--- START THE DATA ---
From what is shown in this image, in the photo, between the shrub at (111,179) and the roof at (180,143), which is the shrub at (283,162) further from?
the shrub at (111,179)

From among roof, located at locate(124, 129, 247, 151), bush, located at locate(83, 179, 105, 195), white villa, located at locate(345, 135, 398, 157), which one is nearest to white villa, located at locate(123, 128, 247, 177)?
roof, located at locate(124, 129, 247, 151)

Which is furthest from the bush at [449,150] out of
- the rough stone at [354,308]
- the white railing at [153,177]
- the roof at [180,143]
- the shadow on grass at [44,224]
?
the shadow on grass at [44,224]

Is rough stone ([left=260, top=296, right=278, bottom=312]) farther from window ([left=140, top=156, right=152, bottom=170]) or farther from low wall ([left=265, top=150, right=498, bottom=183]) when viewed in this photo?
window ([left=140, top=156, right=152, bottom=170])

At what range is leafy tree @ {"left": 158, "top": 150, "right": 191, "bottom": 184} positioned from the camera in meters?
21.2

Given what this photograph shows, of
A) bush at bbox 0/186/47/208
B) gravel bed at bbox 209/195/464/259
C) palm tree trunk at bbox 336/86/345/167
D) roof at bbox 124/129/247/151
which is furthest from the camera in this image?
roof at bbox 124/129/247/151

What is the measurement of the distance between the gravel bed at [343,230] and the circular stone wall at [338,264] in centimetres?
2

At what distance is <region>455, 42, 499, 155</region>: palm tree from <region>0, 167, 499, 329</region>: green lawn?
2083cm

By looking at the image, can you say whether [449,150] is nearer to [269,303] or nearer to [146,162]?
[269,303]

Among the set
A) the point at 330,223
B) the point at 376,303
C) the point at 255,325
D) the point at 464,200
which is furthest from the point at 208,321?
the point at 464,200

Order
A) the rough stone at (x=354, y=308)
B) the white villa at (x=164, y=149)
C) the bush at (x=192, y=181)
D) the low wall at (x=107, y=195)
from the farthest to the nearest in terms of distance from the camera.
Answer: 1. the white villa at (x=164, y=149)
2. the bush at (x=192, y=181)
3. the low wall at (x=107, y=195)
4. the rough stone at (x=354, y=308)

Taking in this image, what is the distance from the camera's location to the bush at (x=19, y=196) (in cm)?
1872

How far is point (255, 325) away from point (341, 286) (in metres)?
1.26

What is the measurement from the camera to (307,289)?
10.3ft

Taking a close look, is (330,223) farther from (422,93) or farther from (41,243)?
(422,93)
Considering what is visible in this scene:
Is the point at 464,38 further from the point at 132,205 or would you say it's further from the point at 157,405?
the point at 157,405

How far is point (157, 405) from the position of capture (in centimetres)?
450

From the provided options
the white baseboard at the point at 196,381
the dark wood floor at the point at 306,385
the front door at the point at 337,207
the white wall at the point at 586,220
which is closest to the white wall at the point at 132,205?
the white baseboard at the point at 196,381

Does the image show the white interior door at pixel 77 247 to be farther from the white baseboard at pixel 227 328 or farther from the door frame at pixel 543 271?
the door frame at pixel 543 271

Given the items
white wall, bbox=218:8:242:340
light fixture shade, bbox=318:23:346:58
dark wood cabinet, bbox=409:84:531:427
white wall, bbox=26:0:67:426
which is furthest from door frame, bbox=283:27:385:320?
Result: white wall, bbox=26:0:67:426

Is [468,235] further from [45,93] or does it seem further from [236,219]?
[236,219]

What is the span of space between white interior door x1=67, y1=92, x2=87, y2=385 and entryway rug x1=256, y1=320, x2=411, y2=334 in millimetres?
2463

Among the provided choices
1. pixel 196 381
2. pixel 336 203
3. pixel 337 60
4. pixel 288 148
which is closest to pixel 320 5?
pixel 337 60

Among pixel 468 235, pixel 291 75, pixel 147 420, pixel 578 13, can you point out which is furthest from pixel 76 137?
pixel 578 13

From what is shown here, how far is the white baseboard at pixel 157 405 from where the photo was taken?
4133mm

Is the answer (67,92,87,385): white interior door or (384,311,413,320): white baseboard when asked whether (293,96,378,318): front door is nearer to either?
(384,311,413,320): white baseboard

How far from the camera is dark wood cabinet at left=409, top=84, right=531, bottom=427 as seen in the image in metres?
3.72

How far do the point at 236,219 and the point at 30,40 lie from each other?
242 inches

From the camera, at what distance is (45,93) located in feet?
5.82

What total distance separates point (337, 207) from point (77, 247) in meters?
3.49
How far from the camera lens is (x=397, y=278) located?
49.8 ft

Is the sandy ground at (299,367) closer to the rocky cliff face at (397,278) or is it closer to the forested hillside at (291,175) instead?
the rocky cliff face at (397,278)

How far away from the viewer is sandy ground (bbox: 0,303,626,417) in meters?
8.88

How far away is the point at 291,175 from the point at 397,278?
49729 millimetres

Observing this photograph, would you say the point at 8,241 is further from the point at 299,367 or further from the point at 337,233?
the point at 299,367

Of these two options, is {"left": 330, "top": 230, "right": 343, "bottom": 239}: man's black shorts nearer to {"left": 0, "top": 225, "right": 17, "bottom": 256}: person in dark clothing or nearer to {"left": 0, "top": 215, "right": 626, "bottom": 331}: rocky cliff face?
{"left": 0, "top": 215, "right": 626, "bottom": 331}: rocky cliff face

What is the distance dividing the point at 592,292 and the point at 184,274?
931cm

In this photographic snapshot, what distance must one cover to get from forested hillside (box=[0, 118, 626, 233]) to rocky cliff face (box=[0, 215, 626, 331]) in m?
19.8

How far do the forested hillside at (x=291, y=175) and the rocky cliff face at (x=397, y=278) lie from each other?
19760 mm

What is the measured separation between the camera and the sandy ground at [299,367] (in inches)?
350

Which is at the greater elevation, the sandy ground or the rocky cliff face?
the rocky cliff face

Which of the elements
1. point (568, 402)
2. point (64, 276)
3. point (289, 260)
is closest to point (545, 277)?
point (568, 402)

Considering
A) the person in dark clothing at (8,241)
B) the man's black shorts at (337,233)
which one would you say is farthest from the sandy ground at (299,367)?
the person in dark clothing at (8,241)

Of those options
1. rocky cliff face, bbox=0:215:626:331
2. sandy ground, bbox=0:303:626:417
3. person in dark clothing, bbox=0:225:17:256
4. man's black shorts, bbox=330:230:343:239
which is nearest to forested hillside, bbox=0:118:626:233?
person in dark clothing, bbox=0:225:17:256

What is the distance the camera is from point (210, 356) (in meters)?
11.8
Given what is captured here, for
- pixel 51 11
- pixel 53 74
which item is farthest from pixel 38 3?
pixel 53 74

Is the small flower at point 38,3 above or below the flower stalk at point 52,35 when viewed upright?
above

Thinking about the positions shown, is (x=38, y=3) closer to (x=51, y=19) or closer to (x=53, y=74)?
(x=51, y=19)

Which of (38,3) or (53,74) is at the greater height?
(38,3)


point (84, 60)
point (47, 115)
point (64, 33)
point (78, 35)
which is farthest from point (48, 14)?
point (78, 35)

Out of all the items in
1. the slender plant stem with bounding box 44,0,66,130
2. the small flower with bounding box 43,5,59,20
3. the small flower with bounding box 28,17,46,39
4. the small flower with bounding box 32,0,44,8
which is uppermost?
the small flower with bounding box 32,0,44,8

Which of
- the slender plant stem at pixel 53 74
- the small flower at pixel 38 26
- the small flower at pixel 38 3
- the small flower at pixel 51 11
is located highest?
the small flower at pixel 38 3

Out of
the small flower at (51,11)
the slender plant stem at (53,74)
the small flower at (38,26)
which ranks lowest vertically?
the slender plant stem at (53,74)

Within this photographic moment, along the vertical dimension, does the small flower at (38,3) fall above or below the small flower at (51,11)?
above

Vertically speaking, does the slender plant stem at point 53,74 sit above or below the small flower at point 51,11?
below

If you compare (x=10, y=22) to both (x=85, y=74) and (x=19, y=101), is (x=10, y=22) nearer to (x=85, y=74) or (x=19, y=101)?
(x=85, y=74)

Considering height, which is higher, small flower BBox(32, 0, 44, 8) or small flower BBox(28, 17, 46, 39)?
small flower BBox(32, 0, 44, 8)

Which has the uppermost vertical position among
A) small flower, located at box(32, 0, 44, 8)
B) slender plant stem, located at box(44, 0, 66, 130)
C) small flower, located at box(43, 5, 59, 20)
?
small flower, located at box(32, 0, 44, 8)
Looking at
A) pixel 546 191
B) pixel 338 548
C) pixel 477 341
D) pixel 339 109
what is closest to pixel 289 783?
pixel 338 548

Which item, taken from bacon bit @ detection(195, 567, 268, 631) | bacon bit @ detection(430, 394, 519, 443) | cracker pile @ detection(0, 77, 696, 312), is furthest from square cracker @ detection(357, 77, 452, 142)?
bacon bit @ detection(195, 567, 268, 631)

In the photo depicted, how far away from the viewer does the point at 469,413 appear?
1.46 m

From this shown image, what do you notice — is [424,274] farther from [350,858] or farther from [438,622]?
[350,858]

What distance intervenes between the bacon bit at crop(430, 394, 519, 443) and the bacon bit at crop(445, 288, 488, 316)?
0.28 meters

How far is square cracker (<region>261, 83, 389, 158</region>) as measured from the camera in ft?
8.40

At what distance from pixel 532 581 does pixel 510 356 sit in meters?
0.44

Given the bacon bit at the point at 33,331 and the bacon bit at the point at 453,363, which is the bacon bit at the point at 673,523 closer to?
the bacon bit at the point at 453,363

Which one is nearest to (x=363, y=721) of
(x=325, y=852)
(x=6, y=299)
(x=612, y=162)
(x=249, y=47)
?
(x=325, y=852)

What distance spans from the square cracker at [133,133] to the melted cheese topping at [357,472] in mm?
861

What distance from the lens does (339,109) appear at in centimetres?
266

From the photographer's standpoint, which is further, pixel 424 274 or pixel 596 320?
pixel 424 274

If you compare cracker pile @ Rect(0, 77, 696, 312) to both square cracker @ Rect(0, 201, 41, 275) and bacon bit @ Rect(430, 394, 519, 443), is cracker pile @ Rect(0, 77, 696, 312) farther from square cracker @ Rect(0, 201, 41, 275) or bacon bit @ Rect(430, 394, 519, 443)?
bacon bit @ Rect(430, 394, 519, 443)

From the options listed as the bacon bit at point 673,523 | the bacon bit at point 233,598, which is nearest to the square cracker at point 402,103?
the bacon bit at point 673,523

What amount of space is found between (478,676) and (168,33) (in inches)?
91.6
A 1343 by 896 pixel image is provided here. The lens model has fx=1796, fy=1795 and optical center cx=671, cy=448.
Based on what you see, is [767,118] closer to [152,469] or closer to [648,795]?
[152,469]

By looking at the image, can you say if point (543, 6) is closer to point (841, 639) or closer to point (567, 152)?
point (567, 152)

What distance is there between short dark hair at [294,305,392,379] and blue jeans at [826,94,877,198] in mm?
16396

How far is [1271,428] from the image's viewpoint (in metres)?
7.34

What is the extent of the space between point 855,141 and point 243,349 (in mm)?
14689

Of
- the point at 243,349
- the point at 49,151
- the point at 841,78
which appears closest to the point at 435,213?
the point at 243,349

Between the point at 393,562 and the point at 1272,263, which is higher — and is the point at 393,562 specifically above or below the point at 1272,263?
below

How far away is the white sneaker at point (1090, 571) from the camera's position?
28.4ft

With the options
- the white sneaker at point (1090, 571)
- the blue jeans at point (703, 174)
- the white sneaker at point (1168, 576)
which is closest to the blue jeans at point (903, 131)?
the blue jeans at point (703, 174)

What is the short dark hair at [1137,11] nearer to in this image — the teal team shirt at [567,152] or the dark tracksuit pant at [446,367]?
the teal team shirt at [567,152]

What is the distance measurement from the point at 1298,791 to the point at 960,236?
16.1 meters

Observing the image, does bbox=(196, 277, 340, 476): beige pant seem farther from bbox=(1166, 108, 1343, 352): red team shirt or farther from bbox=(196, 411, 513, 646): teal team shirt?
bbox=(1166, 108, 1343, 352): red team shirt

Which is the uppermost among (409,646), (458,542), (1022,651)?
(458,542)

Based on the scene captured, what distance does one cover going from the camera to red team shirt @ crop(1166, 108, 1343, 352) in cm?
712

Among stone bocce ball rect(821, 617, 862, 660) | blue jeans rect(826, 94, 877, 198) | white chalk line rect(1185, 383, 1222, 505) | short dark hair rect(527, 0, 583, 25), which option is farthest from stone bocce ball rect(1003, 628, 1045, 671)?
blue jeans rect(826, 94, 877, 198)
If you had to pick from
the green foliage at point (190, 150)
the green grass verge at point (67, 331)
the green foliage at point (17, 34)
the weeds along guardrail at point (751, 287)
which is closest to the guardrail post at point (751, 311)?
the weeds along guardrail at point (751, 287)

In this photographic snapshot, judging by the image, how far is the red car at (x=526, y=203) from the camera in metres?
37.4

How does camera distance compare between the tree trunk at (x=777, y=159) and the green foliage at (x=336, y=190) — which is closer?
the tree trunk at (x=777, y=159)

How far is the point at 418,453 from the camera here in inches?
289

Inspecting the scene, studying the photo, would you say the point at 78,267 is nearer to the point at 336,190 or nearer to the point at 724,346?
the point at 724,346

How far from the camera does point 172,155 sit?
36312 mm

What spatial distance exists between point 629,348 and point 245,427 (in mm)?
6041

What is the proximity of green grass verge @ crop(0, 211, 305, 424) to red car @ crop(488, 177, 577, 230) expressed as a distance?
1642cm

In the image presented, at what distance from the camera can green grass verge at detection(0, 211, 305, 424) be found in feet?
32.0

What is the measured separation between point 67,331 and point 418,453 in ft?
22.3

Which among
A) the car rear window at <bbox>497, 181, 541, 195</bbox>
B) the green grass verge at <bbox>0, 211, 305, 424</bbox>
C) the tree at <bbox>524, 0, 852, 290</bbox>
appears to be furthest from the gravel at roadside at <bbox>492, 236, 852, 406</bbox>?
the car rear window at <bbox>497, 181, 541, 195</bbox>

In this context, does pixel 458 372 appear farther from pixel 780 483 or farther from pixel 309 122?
--- END THE DATA ---
[WORK TO COMPLETE]
Rewrite the part of the listing that opens with the line containing "In this photographic snapshot, judging" and closes with the end of the listing, replacing "green grass verge" with "grassy roadside verge" and keeping everything else the same.

[WRITTEN REPLY]
In this photographic snapshot, judging by the image, how far is the red car at (x=526, y=203) from the camera in metres?
37.4

How does camera distance compare between the tree trunk at (x=777, y=159) and the green foliage at (x=336, y=190) — which is closer?
the tree trunk at (x=777, y=159)

How far is the point at 418,453 from the camera here in inches?
289

Inspecting the scene, studying the photo, would you say the point at 78,267 is nearer to the point at 336,190 or nearer to the point at 724,346?
the point at 724,346

How far from the camera does point 172,155 sit?
36312 mm

What spatial distance exists between point 629,348 and point 245,427 (in mm)?
6041

What is the proximity of grassy roadside verge @ crop(0, 211, 305, 424) to red car @ crop(488, 177, 577, 230) expressed as a distance?
1642cm

In the image presented, at what distance from the camera can grassy roadside verge at detection(0, 211, 305, 424) be found in feet?
32.0

What is the measured separation between point 67,331 and point 418,453 in ft?
22.3

Which among
A) the car rear window at <bbox>497, 181, 541, 195</bbox>
B) the grassy roadside verge at <bbox>0, 211, 305, 424</bbox>
C) the tree at <bbox>524, 0, 852, 290</bbox>
appears to be furthest from the gravel at roadside at <bbox>492, 236, 852, 406</bbox>?
the car rear window at <bbox>497, 181, 541, 195</bbox>

In this context, does pixel 458 372 appear farther from pixel 780 483 or farther from pixel 309 122?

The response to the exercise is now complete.